As we consider the transformation God calls us to, we should take note that Paul was writing to the church in Rome. You’ll see different translations of verse 1, but what the Greek suggests is for the church members (plural) to be transformed by the renewing of their mind (singular).
As much as I do love “Queer Eye,” Paul is not proposing a “Queer Spirit” show where the Holy Spirit swoops in and changes individual lives for the better. I mean, that does happen—thanks be to God. But what Paul is talking about is the transformation of the church.

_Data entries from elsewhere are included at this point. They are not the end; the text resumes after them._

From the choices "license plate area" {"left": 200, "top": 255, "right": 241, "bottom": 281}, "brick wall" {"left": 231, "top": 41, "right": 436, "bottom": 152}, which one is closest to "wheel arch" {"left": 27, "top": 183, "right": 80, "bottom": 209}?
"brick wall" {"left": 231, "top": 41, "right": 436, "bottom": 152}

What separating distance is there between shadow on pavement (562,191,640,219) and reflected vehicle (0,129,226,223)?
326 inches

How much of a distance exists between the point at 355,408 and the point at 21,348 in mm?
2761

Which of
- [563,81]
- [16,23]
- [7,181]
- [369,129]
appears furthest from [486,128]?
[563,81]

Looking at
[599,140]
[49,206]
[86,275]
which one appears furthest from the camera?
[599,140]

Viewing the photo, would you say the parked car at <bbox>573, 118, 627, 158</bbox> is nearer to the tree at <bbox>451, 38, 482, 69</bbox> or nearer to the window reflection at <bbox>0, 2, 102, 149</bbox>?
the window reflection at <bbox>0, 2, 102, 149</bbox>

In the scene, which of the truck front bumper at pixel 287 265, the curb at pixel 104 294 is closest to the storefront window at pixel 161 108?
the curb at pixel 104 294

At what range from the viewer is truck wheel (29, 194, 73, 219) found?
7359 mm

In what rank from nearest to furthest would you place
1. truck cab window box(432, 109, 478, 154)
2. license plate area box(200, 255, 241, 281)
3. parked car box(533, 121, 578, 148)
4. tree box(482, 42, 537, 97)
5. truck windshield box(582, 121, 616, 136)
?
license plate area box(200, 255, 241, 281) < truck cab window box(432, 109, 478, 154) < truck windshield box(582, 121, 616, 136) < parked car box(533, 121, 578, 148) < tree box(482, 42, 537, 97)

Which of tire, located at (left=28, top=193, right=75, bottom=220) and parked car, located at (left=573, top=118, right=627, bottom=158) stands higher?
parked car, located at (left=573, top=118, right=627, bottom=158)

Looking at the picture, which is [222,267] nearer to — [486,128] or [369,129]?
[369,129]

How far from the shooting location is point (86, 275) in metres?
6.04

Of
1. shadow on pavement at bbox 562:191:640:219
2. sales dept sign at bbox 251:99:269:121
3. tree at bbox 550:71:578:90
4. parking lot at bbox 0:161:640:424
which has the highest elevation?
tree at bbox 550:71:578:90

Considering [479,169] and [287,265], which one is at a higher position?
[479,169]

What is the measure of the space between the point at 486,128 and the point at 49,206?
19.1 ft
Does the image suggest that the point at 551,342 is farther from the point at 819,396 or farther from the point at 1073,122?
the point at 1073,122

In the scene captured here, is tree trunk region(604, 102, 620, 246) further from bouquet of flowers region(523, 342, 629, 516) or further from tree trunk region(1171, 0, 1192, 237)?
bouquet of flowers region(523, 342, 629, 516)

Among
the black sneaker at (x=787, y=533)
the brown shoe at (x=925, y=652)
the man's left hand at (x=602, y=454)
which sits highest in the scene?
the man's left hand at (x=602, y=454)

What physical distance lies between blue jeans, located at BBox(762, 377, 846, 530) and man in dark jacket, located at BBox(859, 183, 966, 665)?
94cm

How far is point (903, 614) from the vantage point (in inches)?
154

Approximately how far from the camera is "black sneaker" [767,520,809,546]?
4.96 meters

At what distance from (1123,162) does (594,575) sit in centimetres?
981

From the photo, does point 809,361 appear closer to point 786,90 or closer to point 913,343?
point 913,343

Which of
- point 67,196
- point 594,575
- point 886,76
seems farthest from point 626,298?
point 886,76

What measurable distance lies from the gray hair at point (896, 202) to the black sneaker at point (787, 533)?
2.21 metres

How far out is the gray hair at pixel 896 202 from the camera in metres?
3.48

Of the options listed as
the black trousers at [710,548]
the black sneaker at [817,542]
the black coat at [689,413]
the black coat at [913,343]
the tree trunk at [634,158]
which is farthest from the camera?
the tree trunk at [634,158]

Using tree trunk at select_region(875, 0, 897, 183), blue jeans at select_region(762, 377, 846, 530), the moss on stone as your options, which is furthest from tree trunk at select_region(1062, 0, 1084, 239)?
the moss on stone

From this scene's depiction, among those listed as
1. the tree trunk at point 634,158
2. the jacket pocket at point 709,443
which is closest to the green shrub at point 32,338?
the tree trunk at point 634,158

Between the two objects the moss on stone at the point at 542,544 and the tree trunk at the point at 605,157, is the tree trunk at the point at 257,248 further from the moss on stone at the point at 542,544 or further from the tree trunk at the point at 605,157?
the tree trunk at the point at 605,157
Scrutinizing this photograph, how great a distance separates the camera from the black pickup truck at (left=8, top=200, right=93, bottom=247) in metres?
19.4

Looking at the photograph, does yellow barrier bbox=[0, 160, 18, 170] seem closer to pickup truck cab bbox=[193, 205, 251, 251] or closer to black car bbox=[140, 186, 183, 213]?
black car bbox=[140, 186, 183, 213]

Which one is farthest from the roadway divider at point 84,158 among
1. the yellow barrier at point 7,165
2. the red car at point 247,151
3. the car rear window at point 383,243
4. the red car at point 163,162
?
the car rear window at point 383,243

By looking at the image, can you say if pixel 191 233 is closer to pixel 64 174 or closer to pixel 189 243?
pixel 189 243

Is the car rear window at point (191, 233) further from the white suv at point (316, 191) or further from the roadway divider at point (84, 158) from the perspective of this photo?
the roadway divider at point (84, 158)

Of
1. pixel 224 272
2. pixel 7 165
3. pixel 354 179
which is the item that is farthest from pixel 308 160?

It is our collective transformation that will allow us to “discern what is the will of God—what is good and acceptable and perfect.”
In King’s sermon he said:
“The church has too often been an institution serving to crystalize and conserve the patterns of the crowd. The mere fact that slavery, segregation, war, and economic exploitation have been sanctioned by the church is a fit testimony to the fact that the church has too often conformed to the authority of the world rather than conforming to the authority of God.”
We could come up with our own list of worldly activities to which the church should not—but too often does–conform: supporting the prison-industrial complex, separating families at the border and detaining children in horrible conditions, an economic system that relegates some people to poverty while allowing others obscene amounts of wealth, any manifestation of racism or patriarchy or homophobia . . . I mean, that’s my modest list.
Overwhelming, to be sure. Overwhelming unless we truly believe in the power of the Spirit to transform. Unless we hear this call to transformed non-conformity as something we experience together, as Christian siblings open to the movement of the Holy Spirit.